Artist and inventor Charles-Émile Reynaud created the Praxinoscope and later in 1888 the Théâtre Optique, which presented hand-drawn moving pictures using perforated film. This item from Magic: Stage Illusions and Scientific Diversions, Including Trick Photography, edited by Albert Allis Hopkins, describes the Théâtre Optique. After movies came to dominate the world of entertainment, Reynaud, in despair, threw most of his equipment and movies into the Seine.

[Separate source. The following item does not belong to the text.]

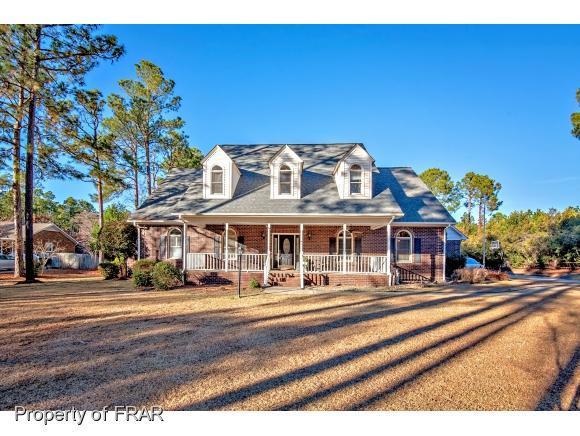 948 Elliot Farm Road, Fayetteville, NC 28311 (MLS #553571) :: Weichert Realtors, On-Site Associates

REYNAUD'S OPTICAL THEATER.
Up to the time of the invention of this theater, the apparatus that produced the synthesis of the successive phases of an action were limited to reproduction upon a very small scale, which can only be enjoyed by a limited group. The object of the optical theater was to provide an apparatus for the reproduction of a series of actions upon a considerable scale. The continuity of the image obtained by the praxiuoscope, invented in 1877 by M. Reynaud, had not up to this time been realized by any projecting apparatus. The effect is produced by using a crystalloid band upon which the images are painted as represented at A in our engraving. The operator can revolve it in one direction or the other by means of two reels. The images pass before the lantern, B, and are projected by the aid of the objective, C, upon an inclined mirror, M, which projects them upon the transparent screen, E. Another projection lantern, B, causes the appearance on the screen of the scene, amid which appear the characters, which change their posture according as the painted band, A, is revolved by the operator.